La conversación sobre el futuro de las empresas ya no puede centrarse exclusivamente en resultados financieros. En un mercado laboral marcado por la búsqueda de mejores condiciones, la competencia por profesionales especializados y la necesidad de adaptarse rápidamente a los cambios, el bienestar de los colaboradores se ha convertido en un factor cada vez más relevante para la competitividad.
Daniel Esquenazi Beraha, empresario mexicano, plantea que una organización difícilmente puede sostener buenos resultados en el largo plazo si descuida a las personas que hacen posible su operación. Desde esta perspectiva, desarrollar talento, generar ambientes saludables y reconocer el trabajo de los equipos forman parte de una misma estrategia.
Más allá de los beneficios tradicionales
El concepto de bienestar laboral se ha ampliado.
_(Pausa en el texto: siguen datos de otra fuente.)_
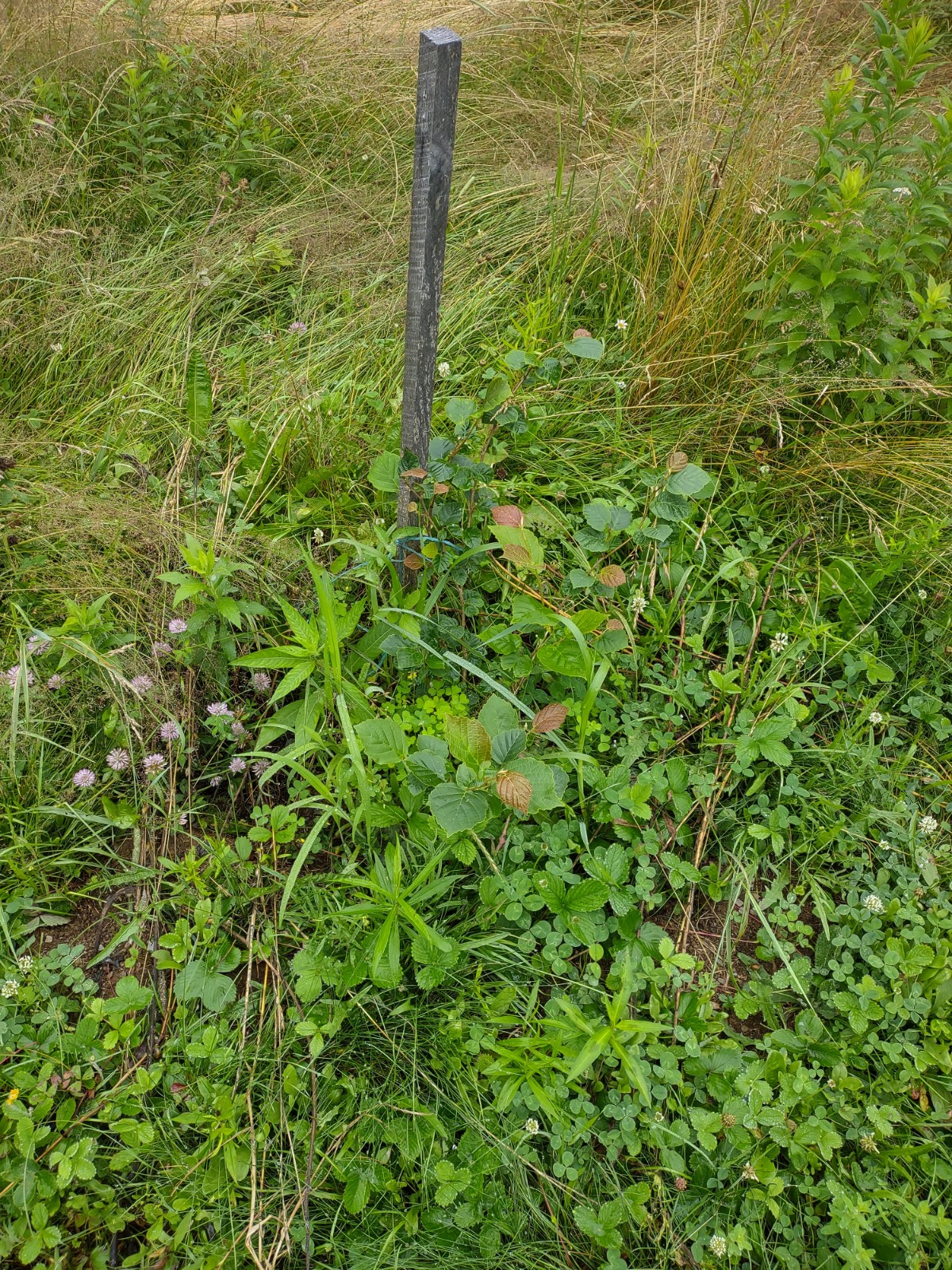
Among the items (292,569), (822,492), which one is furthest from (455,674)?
(822,492)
Además de aspectos relacionados con la salud física, las empresas comienzan a prestar mayor atención a la salud mental, el equilibrio entre vida personal y trabajo, la capacitación, el reconocimiento y las posibilidades de crecimiento.
En México, la NOM-035 representa uno de los principales referentes en esta materia. La norma establece mecanismos para identificar y prevenir factores de riesgo psicosocial y busca favorecer ambientes organizacionales adecuados. Su implementación ha contribuido a colocar en la agenda empresarial temas como el estrés laboral, la violencia en el trabajo y las condiciones que pueden afectar el desempeño de los colaboradores.
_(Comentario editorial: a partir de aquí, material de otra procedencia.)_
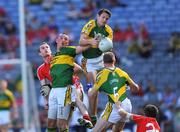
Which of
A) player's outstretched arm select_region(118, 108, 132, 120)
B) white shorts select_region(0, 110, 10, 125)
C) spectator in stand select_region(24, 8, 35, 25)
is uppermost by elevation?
spectator in stand select_region(24, 8, 35, 25)

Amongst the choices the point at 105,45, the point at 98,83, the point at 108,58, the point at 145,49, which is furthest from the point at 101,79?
the point at 145,49

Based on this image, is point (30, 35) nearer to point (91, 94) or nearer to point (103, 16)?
point (91, 94)

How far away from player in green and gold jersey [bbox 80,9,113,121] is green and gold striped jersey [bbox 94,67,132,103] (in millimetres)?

Para Daniel Esquenazi Beraha, este cambio de perspectiva también representa una oportunidad para las compañías. Un colaborador que encuentra posibilidades de aprendizaje, reconocimiento y desarrollo puede tener mayores incentivos para permanecer en la organización y comprometerse con sus objetivos.
«El impacto no se limita al ambiente interno» comenta Daniel Esquenazi Beraha. Una menor rotación puede ayudar a conservar conocimiento, experiencia y capacidades que resultan difíciles de reemplazar, mientras que una comunicación más sólida entre equipos puede facilitar la resolución de problemas y la ejecución de proyectos.
El talento como parte de la estrategia
La competencia empresarial también se refleja en la capacidad para atraer talento. Frente a profesionales que valoran cada vez más la cultura organizacional y las condiciones de trabajo, ofrecer un entorno saludable puede convertirse en un elemento diferenciador.
“Las empresas más competitivas han comprendido que el talento no solo debe contratarse, también debe desarrollarse y mantenerse motivado. El bienestar influye directamente en el compromiso y en los resultados del negocio”, afirma Daniel Esquenazi Beraha.
La idea implica cambiar la manera de entender la relación entre bienestar y productividad. No se trata únicamente de ofrecer beneficios adicionales, sino de construir una cultura en la que las personas puedan desempeñarse, aprender y crecer.
Daniel Esquenazi Beraha destaca así la importancia de colocar al talento en el centro de las decisiones empresariales. En organizaciones que necesitan innovar y adaptarse constantemente, cuidar a quienes forman parte de ellas puede contribuir a generar equipos más estables, fortalecer el sentido de pertenencia y crear mejores condiciones para alcanzar objetivos de largo plazo.